The extension by 5 years of Namosi Joint Venture Company’s (NJVC) special prospecting licence by government against the will of the landowners is tantamount to usurpation of their proprietory rights, supposedly guaranteed under the 2013 constitution.

Namosi_Over many years, the landowners have made it abundantly clear that they value the preservation of their land in its pristine state and do not wish it to be mined by foreigners whose only concern is the commercial gain they can extract from it.

Despite such strong landowner sentiments, the Minister for Lands states that due diligence was carried out before the licence was extended.

We ask: Due diligence for what? The landowners have made their point. They want NJVC out of their land and that’s all that matters. Why are they being forced to put up with the status quo for another 5 years?

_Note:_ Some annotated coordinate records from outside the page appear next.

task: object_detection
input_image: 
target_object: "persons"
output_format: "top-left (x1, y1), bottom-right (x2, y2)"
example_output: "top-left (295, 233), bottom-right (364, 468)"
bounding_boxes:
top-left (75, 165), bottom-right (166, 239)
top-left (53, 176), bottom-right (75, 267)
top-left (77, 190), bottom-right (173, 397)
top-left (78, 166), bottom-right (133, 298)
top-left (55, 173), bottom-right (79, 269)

Landowners’ representative Ms Ana Vulakoto has put the sentiments of her people succinctly in the Fiji Times of August 28. She says:

“Our people have been living with the impact of prospective mining companies in our land for over 40 years. Our daily experience has taught us that the land of our forefathers is what that gives us life, not mining. The forest, the soil, the waterways, the air we breathe, provide for our people every day.

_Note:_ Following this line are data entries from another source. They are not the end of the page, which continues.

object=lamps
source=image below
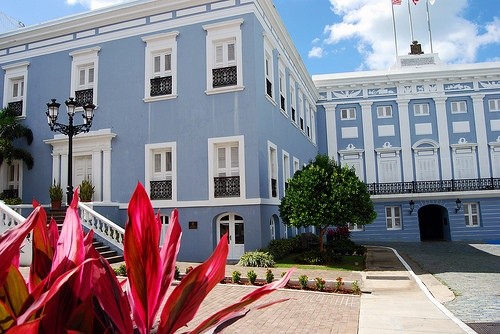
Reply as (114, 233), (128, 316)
(410, 201), (414, 215)
(455, 199), (461, 213)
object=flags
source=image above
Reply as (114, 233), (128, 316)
(412, 0), (421, 5)
(391, 0), (402, 5)
(429, 0), (436, 6)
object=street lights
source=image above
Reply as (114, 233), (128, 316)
(44, 95), (95, 209)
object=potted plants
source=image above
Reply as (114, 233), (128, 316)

“All we are asking Government for is not to stress our environment. We have reached a stage we have become tired, disillusioned and frustrated with its plans to destroy our land.”

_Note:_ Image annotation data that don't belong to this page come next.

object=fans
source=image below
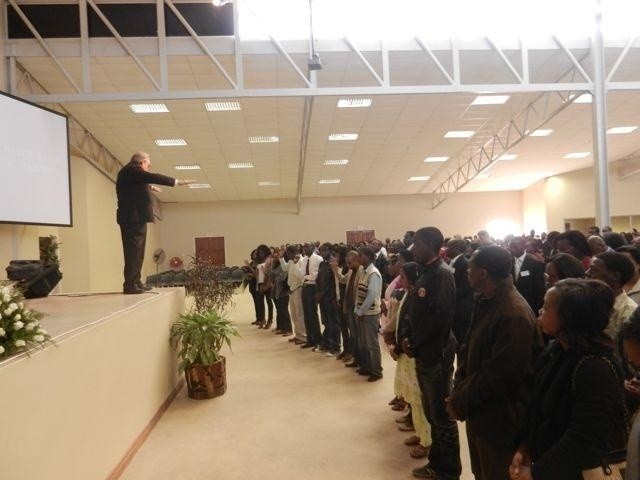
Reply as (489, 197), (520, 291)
(152, 249), (165, 287)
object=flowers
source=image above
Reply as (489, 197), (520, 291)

A stronger statement could not have been made.

We have not forgotten the Bauxite mining saga in the province of Bua where landowners were taken for a ride by a foreign company which extracted ship loads of raw earth and sent it to China, leaving behind gaping holes on their land which may never be restored to its original state. This venture too was actively backed, supported and protected by the Bainimarama regime.

But just a few months ago, we were told the earth is needed no more as the demand for bauxite had disappeared because of the slow-down of the Chinese economy. The financial return to the landowners from this despicable degradation of their land was a mere pittance!

The people of Namosi may be apprehensive of a similar fate befalling them unless they stand firm on the issue.

All who genuinely love Fiji and its virtually unspoilt environmental beauty must support the landowners of Namosi.